→ Aim of the exercise:
Give back the records below exactly, omitting the pictures.

→ Provided records:

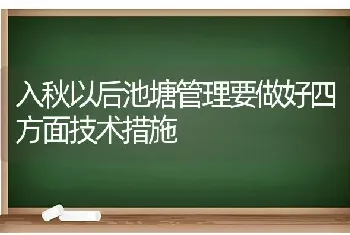 入秋以后池塘管理要做好四方面技术措施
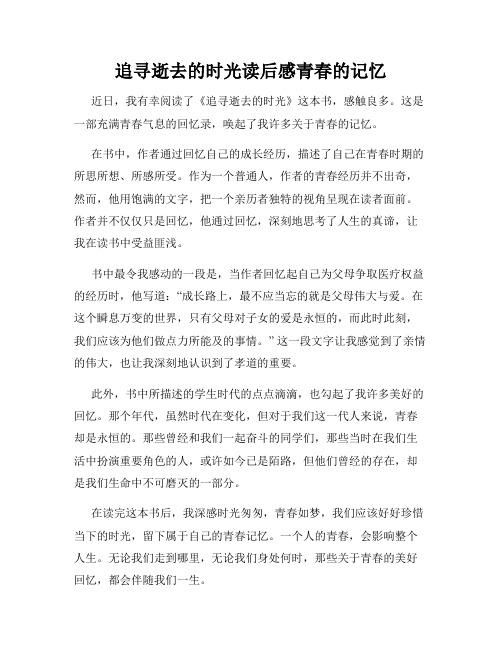 追寻逝去的时光读后感青春的记忆

近日，我有幸阅读了《追寻逝去的时光》这本书，感触良多。这是一部充满青春气息的回忆录，唤起了我许多关于青春的记忆。

在书中，作者通过回忆自己的成长经历，描述了自己在青春时期的所思所想、所感所受。作为一个普通人，作者的青春经历并不出奇，然而，他用饱满的文字，把一个亲历者独特的视角呈现在读者面前。作者并不仅仅只是回忆，他通过回忆，深刻地思考了人生的真谛，让我在读书中受益匪浅。

书中最令我感动的一段是，当作者回忆起自己为父母争取医疗权益的经历时，他写道：“成长路上，最不应当忘的就是父母伟大与爱。在这个瞬息万变的世界，只有父母对子女的爱是永恒的，而此时此刻，我们应该为他们做点力所能及的事情。”这一段文字让我感觉到了亲情的伟大，也让我深刻地认识到了孝道的重要。

此外，书中所描述的学生时代的点点滴滴，也勾起了我许多美好的回忆。那个年代，虽然时代在变化，但对于我们这一代人来说，青春却是永恒的。那些曾经和我们一起奋斗的同学们，那些当时在我们生活中扮演重要角色的人，或许如今已是陌路，但他们曾经的存在，却是我们生命中不可磨灭的一部分。

在读完这本书后，我深感时光匆匆，青春如梦，我们应该好好珍惜当下的时光，留下属于自己的青春记忆。一个人的青春，会影响整个人生。无论我们走到哪里，无论我们身处何时，那些关于青春的美好回忆，都会伴随我们一生。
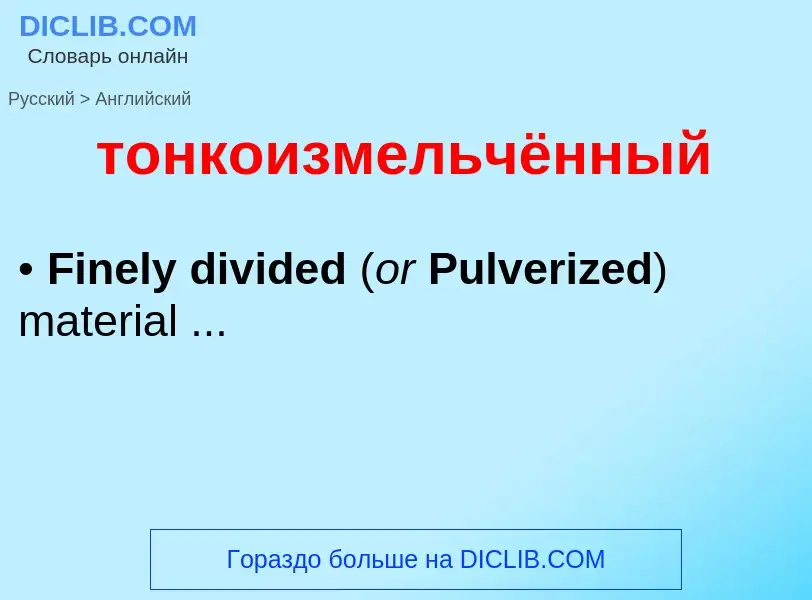 DICLIB.COM
Словарь онлайн

Русский > Английский

тонкоизмельчённый

• Finely divided (or Pulverized) material ...

Гораздо больше на DICLIB.COM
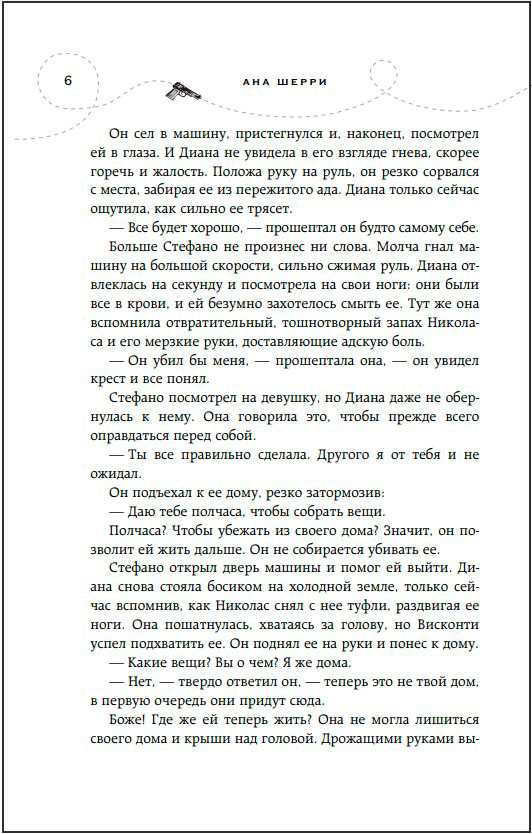 6

АНА ШЕРРИ

Он сел в машину, пристегнулся и, наконец, посмотрел ей в глаза. И Диана не увидела в его взгляде гнева, скорее горечь и жалость. Положа руку на руль, он резко сорвался с места, забирая ее из пережитого ада. Диана только сейчас ощутила, как сильно ее трясет.

— Все будет хорошо, — прошептал он будто самому себе.

Больше Стефано не произнес ни слова. Молча гнал машину на большой скорости, сильно сжимая руль. Диана отвлеклась на секунду и посмотрела на свои ноги: они были все в крови, и ей безумно захотелось смыть ее. Тут же она вспомнила отвратительный, тошнотворный запах Николаса и его мерзкие руки, доставляющие адскую боль.

— Он убил бы меня, — прошептала она, — он увидел крест и все понял.

Стефано посмотрел на девушку, но Диана даже не обернулась к нему. Она говорила это, чтобы прежде всего оправдаться перед собой.

— Ты все правильно сделала. Другого я от тебя и не ожидал.

Он подъехал к ее дому, резко затормозив:

— Даю тебе полчаса, чтобы собрать вещи.

Полчаса? Чтобы убежать из своего дома? Значит, он позволит ей жить дальше. Он не собирается убивать ее.

Стефано открыл дверь машины и помог ей выйти. Диана снова стояла босиком на холодной земле, только сейчас вспомнив, как Николас снял с нее туфли, раздвигая ее ноги. Она пошатнулась, хватаясь за голову, но Висконти успел подхватить ее. Он поднял ее на руки и понес к дому.

— Какие вещи? Вы о чем? Я же дома.

— Нет, — твердо ответил он, — теперь это не твой дом, в первую очередь они придут сюда.

Боже! Где же ей теперь жить? Она не могла лишиться своего дома и крыши над головой. Дрожащими руками вы-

→ Your solution:
 入秋以后池塘管理要做好四方面技术措施
 追寻逝去的时光读后感青春的记忆

近日，我有幸阅读了《追寻逝去的时光》这本书，感触良多。这是一部充满青春气息的回忆录，唤起了我许多关于青春的记忆。

在书中，作者通过回忆自己的成长经历，描述了自己在青春时期的所思所想、所感所受。作为一个普通人，作者的青春经历并不出奇，然而，他用饱满的文字，把一个亲历者独特的视角呈现在读者面前。作者并不仅仅只是回忆，他通过回忆，深刻地思考了人生的真谛，让我在读书中受益匪浅。

书中最令我感动的一段是，当作者回忆起自己为父母争取医疗权益的经历时，他写道：“成长路上，最不应当忘的就是父母伟大与爱。在这个瞬息万变的世界，只有父母对子女的爱是永恒的，而此时此刻，我们应该为他们做点力所能及的事情。”这一段文字让我感觉到了亲情的伟大，也让我深刻地认识到了孝道的重要。

此外，书中所描述的学生时代的点点滴滴，也勾起了我许多美好的回忆。那个年代，虽然时代在变化，但对于我们这一代人来说，青春却是永恒的。那些曾经和我们一起奋斗的同学们，那些当时在我们生活中扮演重要角色的人，或许如今已是陌路，但他们曾经的存在，却是我们生命中不可磨灭的一部分。

在读完这本书后，我深感时光匆匆，青春如梦，我们应该好好珍惜当下的时光，留下属于自己的青春记忆。一个人的青春，会影响整个人生。无论我们走到哪里，无论我们身处何时，那些关于青春的美好回忆，都会伴随我们一生。
 DICLIB.COM
Словарь онлайн

Русский > Английский

тонкоизмельчённый

• Finely divided (or Pulverized) material ...

Гораздо больше на DICLIB.COM
 6

АНА ШЕРРИ

Он сел в машину, пристегнулся и, наконец, посмотрел ей в глаза. И Диана не увидела в его взгляде гнева, скорее горечь и жалость. Положа руку на руль, он резко сорвался с места, забирая ее из пережитого ада. Диана только сейчас ощутила, как сильно ее трясет.

— Все будет хорошо, — прошептал он будто самому себе.

Больше Стефано не произнес ни слова. Молча гнал машину на большой скорости, сильно сжимая руль. Диана отвлеклась на секунду и посмотрела на свои ноги: они были все в крови, и ей безумно захотелось смыть ее. Тут же она вспомнила отвратительный, тошнотворный запах Николаса и его мерзкие руки, доставляющие адскую боль.

— Он убил бы меня, — прошептала она, — он увидел крест и все понял.

Стефано посмотрел на девушку, но Диана даже не обернулась к нему. Она говорила это, чтобы прежде всего оправдаться перед собой.

— Ты все правильно сделала. Другого я от тебя и не ожидал.

Он подъехал к ее дому, резко затормозив:

— Даю тебе полчаса, чтобы собрать вещи.

Полчаса? Чтобы убежать из своего дома? Значит, он позволит ей жить дальше. Он не собирается убивать ее.

Стефано открыл дверь машины и помог ей выйти. Диана снова стояла босиком на холодной земле, только сейчас вспомнив, как Николас снял с нее туфли, раздвигая ее ноги. Она пошатнулась, хватаясь за голову, но Висконти успел подхватить ее. Он поднял ее на руки и понес к дому.

— Какие вещи? Вы о чем? Я же дома.

— Нет, — твердо ответил он, — теперь это не твой дом, в первую очередь они придут сюда.

Боже! Где же ей теперь жить? Она не могла лишиться своего дома и крыши над головой. Дрожащими руками вы-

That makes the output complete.